The first week of the court’s summer recess has been a busy one, and the flurry of major time-sensitive rulings continued on Thursday. Shortly before 3 a.m., the justices issued a series of orders allowing the federal government to carry out its second execution this week. About 12 hours later, the justices rejected a request by Florida voters to reinstate a lower-court ruling that would have made it easier for people with felony convictions to vote.

Amy Howe, in a story for SCOTUSblog that was first published at Howe on the Court, explains each of the Supreme Court’s last-minute rulings that cleared the way for the government to execute Wesley Purkey on Thursday morning. Mark Berman of the Washington Post reports that the court’s rulings came “[i]n a burst of orders issued just after 2:45 a.m.” – similar timing as the court’s rulings that permitted the execution of Daniel Lee two days before. In Slate, Mark Joseph Stern discusses what led to the resumption of federal executions in a Q&A with Mary Harris. A third federal inmate, Dustin Honken, is scheduled to be executed Friday afternoon.

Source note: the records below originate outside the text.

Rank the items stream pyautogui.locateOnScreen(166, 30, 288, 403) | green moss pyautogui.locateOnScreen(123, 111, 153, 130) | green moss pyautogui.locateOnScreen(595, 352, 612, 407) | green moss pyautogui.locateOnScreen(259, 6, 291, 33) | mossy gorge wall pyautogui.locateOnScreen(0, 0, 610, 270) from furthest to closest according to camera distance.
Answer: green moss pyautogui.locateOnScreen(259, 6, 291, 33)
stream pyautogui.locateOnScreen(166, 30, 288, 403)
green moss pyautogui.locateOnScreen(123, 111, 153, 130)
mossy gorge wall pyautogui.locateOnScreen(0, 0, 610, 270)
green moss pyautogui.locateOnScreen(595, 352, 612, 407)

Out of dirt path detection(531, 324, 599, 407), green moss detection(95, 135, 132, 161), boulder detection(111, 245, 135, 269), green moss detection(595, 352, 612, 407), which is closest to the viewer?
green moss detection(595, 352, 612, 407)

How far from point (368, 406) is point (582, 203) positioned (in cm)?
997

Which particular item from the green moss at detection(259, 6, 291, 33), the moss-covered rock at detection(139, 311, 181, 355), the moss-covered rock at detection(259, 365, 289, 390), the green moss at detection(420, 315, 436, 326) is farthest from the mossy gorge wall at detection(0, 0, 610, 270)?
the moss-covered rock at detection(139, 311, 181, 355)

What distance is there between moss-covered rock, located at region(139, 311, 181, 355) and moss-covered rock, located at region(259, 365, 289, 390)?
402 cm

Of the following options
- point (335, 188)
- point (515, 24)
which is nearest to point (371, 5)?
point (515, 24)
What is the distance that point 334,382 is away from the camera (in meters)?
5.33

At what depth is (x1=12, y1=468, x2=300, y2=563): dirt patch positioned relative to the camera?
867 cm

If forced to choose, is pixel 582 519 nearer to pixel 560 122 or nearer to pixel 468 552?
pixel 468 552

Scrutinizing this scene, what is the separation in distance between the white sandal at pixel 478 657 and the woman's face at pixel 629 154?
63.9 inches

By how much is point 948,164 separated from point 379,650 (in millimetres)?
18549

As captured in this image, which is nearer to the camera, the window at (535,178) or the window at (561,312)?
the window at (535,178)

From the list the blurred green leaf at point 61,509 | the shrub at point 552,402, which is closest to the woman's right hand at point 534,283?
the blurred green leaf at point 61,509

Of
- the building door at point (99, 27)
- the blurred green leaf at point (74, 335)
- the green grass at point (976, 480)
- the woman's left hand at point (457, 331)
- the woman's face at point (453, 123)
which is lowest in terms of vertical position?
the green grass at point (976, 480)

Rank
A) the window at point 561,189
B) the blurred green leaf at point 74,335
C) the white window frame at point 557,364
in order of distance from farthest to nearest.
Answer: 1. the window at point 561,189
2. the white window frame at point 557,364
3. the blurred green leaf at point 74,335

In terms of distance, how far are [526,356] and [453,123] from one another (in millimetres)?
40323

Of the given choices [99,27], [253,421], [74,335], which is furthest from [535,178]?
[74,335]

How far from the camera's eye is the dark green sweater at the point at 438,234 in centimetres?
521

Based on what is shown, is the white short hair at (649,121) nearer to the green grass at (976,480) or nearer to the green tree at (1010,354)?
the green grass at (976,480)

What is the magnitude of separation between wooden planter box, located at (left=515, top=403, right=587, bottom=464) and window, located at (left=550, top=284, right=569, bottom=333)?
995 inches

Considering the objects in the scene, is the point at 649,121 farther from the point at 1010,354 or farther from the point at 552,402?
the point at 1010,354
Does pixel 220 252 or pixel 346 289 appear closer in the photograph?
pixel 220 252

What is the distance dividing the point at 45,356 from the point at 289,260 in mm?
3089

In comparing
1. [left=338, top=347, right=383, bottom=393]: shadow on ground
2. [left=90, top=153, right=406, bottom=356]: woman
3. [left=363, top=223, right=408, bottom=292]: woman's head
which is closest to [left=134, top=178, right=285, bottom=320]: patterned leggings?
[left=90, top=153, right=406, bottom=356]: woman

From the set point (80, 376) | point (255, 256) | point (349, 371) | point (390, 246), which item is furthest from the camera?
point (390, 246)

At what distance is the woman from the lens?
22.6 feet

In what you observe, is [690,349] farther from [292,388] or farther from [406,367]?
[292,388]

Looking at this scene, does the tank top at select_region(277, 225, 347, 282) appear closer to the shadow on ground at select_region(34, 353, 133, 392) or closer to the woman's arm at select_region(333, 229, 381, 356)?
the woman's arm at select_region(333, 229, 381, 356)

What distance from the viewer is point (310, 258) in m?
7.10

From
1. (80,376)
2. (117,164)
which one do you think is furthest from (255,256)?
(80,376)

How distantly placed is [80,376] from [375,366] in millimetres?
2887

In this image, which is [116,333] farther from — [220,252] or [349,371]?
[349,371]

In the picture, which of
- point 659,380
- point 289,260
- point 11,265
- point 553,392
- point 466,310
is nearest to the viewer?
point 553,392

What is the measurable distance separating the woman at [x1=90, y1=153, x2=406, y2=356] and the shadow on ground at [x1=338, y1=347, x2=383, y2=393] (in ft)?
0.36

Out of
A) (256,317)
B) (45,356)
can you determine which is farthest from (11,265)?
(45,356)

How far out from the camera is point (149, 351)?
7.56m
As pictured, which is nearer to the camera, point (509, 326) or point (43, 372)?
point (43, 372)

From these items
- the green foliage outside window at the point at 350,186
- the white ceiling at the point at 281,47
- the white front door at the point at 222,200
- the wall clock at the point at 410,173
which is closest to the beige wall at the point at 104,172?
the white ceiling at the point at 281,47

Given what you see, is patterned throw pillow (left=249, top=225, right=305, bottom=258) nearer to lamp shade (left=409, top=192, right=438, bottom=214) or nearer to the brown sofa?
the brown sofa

Howe also breaks down the justices’ refusal to intervene in the Florida voting rights dispute (in a story first published at Howe on the Court). The court, over a dissent from Justice Sonia Sotomayor (joined by Justices Ruth Bader Ginsburg and Elena Kagan) declined to lift a stay that an appeals court placed on a district court’s ruling that had blocked a state law requiring the payment of court fines in order for people with felony convictions to exercise their right to vote under a new amendment to the state’s constitution. Nina Totenberg of NPR notes that the case is “particularly fraught with partisan overtones,” and she reports that the court’s refusal to lift the stay “likely will prevent hundreds of thousands” of people with felony convictions from voting in the November election. The Washington Post’s Amy Gardner and Lori Rozsa report that the litigation will continue in the appeals court and that it is “unclear whether the issue will be resolved in time for the November presidential election or whether the final ruling will be appealed to the U.S. Supreme Court.” At the Election Law Blog, Rick Hasen comments that, while the Florida case is being closely watched for its potential impact on election outcomes, it is “even more important for what it says about the Court’s failure to protect voting rights in a pandemic.”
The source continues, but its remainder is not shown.